▶ Problem requirements:
From the line that contains "Condividi una vostra foto di coppia 24" to the final line of the records below, print each line exactly and leave every picture out.

▶ Task input:
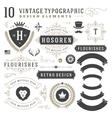 Vintage Design Elements Arrows Retro Typography vector image
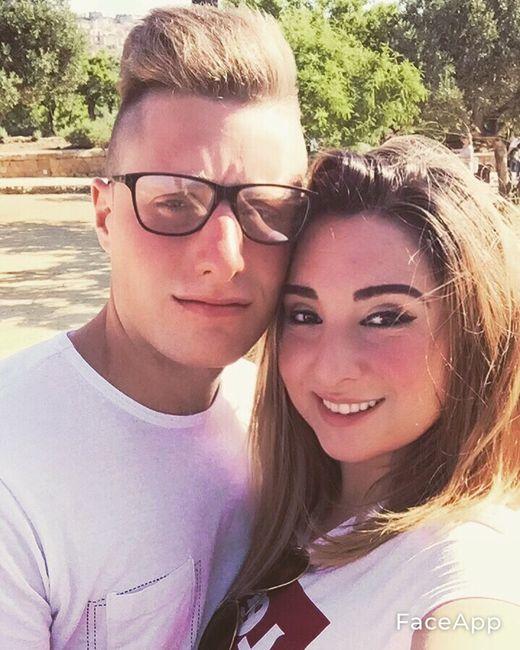 Condividi una vostra foto di coppia 24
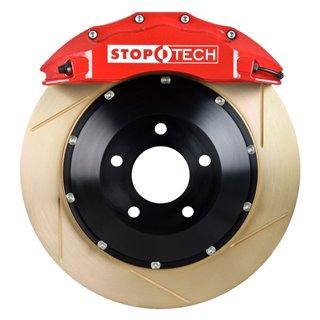 PowerStop | Next Gen Carbon Disc Brake Pad & Rotor Kit - Flex / Taurus 3.5L / 3.5T 2009-2017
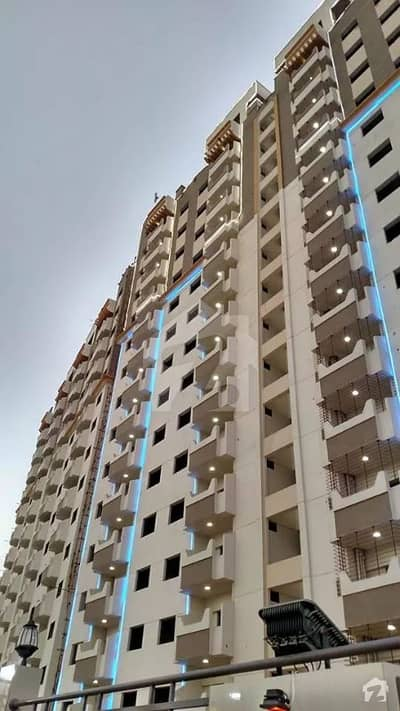 2 bedrooms luxury appartment for rent in Al khaleej towers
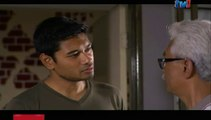 Masihkah Ada Kasih, TV1 - Episod 36 - 4/9/2015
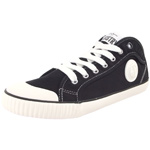 Pepe Jeans Industry Classic schwarz (black)
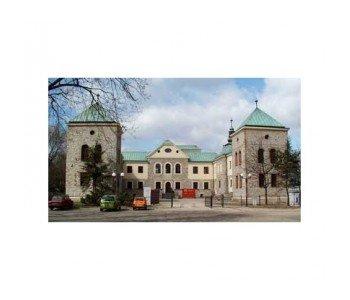 Sosnowieckie Centrum Sztuki – Zamek Sielecki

▶ Response to this task:
 Condividi una vostra foto di coppia 24
 PowerStop | Next Gen Carbon Disc Brake Pad & Rotor Kit - Flex / Taurus 3.5L / 3.5T 2009-2017
 2 bedrooms luxury appartment for rent in Al khaleej towers
 Masihkah Ada Kasih, TV1 - Episod 36 - 4/9/2015
 Pepe Jeans Industry Classic schwarz (black)
 Sosnowieckie Centrum Sztuki – Zamek Sielecki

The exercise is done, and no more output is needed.